→ **Given information**:
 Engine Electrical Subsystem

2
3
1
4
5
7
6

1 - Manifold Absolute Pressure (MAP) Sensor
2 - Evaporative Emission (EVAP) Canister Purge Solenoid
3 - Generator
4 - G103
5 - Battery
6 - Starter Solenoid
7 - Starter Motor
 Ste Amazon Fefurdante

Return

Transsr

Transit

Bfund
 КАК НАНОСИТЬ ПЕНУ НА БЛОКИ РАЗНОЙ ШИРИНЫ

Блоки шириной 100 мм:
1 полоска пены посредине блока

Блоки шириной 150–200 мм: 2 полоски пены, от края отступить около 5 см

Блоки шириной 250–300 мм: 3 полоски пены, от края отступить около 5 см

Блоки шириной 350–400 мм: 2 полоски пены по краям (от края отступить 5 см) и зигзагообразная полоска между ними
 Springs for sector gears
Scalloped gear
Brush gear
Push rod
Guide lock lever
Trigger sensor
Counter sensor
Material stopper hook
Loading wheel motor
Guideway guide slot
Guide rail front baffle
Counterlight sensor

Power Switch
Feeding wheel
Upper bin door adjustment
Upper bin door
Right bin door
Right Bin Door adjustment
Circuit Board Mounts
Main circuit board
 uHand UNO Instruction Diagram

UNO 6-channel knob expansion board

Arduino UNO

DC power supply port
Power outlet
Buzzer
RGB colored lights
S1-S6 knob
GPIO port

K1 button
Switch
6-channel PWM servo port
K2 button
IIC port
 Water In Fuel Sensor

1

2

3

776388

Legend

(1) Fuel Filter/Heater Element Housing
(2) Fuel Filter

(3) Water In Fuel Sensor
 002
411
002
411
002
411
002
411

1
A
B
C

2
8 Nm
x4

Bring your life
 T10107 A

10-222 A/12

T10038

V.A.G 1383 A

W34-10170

→ **Prompt**: The answer is the full data, repeated exactly as shown.

→ **Exercise response**:
 Engine Electrical Subsystem

2
3
1
4
5
7
6

1 - Manifold Absolute Pressure (MAP) Sensor
2 - Evaporative Emission (EVAP) Canister Purge Solenoid
3 - Generator
4 - G103
5 - Battery
6 - Starter Solenoid
7 - Starter Motor
 Ste Amazon Fefurdante

Return

Transsr

Transit

Bfund
 КАК НАНОСИТЬ ПЕНУ НА БЛОКИ РАЗНОЙ ШИРИНЫ

Блоки шириной 100 мм:
1 полоска пены посредине блока

Блоки шириной 150–200 мм: 2 полоски пены, от края отступить около 5 см

Блоки шириной 250–300 мм: 3 полоски пены, от края отступить около 5 см

Блоки шириной 350–400 мм: 2 полоски пены по краям (от края отступить 5 см) и зигзагообразная полоска между ними
 Springs for sector gears
Scalloped gear
Brush gear
Push rod
Guide lock lever
Trigger sensor
Counter sensor
Material stopper hook
Loading wheel motor
Guideway guide slot
Guide rail front baffle
Counterlight sensor

Power Switch
Feeding wheel
Upper bin door adjustment
Upper bin door
Right bin door
Right Bin Door adjustment
Circuit Board Mounts
Main circuit board
 uHand UNO Instruction Diagram

UNO 6-channel knob expansion board

Arduino UNO

DC power supply port
Power outlet
Buzzer
RGB colored lights
S1-S6 knob
GPIO port

K1 button
Switch
6-channel PWM servo port
K2 button
IIC port
 Water In Fuel Sensor

1

2

3

776388

Legend

(1) Fuel Filter/Heater Element Housing
(2) Fuel Filter

(3) Water In Fuel Sensor
 002
411
002
411
002
411
002
411

1
A
B
C

2
8 Nm
x4

Bring your life
 T10107 A

10-222 A/12

T10038

V.A.G 1383 A

W34-10170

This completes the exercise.